For each parameter count N we train 4 different models (4 different number of training sequences.)
We vary the model size for a fixed set of 9 different training FLOP counts.
consider the final training loss for each point (in contrast with Approach 1 that considered points $(N,D,L)$ along the entire training runs.)
We model all final losses from experiments in Approach 1 & 2 as a parametric function of model parameter count and the number of seen tokens.
They discover that despite employing various fitting procedures and trained models, the three approaches produce comparable predictions for the ideal scaling in parameters and tokens with FLOPs. According to all three approaches, the model size and the amount of training data should grow in roughly equal amounts as the compute budget increases.

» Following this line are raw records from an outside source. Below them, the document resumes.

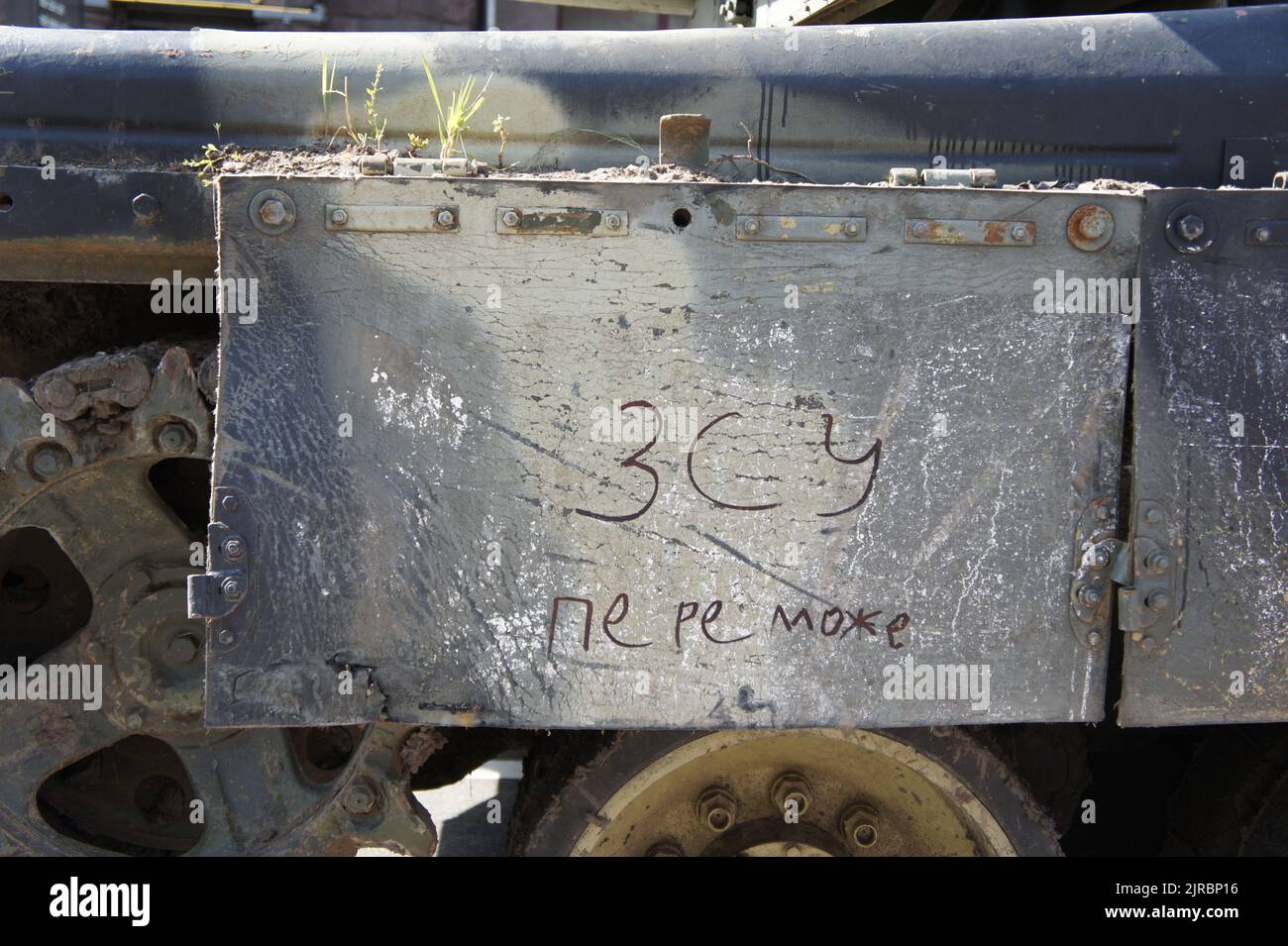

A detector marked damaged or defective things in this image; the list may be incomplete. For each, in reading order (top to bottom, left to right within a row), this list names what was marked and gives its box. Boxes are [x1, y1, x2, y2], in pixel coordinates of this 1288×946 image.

corroded bolt [258, 200, 287, 228]
corroded bolt [1173, 215, 1205, 243]
corroded bolt [30, 444, 71, 481]
corroded bolt [156, 422, 193, 456]
rusty metal panel [200, 181, 1133, 737]
rusty metal panel [1110, 190, 1284, 725]
corroded bolt [1070, 586, 1102, 606]
corroded bolt [170, 634, 200, 662]
corroded bolt [341, 781, 376, 816]
corroded bolt [694, 788, 733, 832]
corroded bolt [769, 773, 808, 816]
corroded bolt [836, 808, 876, 852]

The article presents a hypothesis that the optimal model size for the Gopher computes budget is between 40 and 70 billion parameters, and tests this by training a model on the larger end of this range, called Chinchilla, with 70B parameters and 1.4T tokens. They compared this model to Gopher and other large language models (LLMs). Both Chinchilla and Gopher have been trained for the same number of FLOPs but differ in the size of the model and the number of training tokens. Chinchilla is smaller than Gopher (4x), which leads to a lower memory footprint and inference cost.
For various common benchmarks that include Question Answering (TriviaQA), CommonSense (HellaSwag, PIQA, Winogrande, and BoolQ), Reading Comprehension (LAMBADA), and the large Multi-task Language Understanding (MMLU) general knowledge benchmark, they compare the performance of Gopher, Chinchilla, GPT-3, and Megatron-Turing NLG. You can see the results in the following picture:
In conclusion, the experiments conducted in this article demonstrate that Chinchilla, a large language model with 70 billion parameters and 1.4T tokens, outperforms Gopher, GPT-3, Jurassic-1, and Megatron-Turing NLG on a range of downstream evaluation tasks. This suggests that the optimal model size for the Gopher compute budget is somewhere between 40 and 70 billion parameters and that increasing both the model size and the number of training tokens in approximately equal proportions leads to better performance. Additionally, Chinchilla uses substantially less computation for fine-tuning and inference, greatly facilitating downstream usage.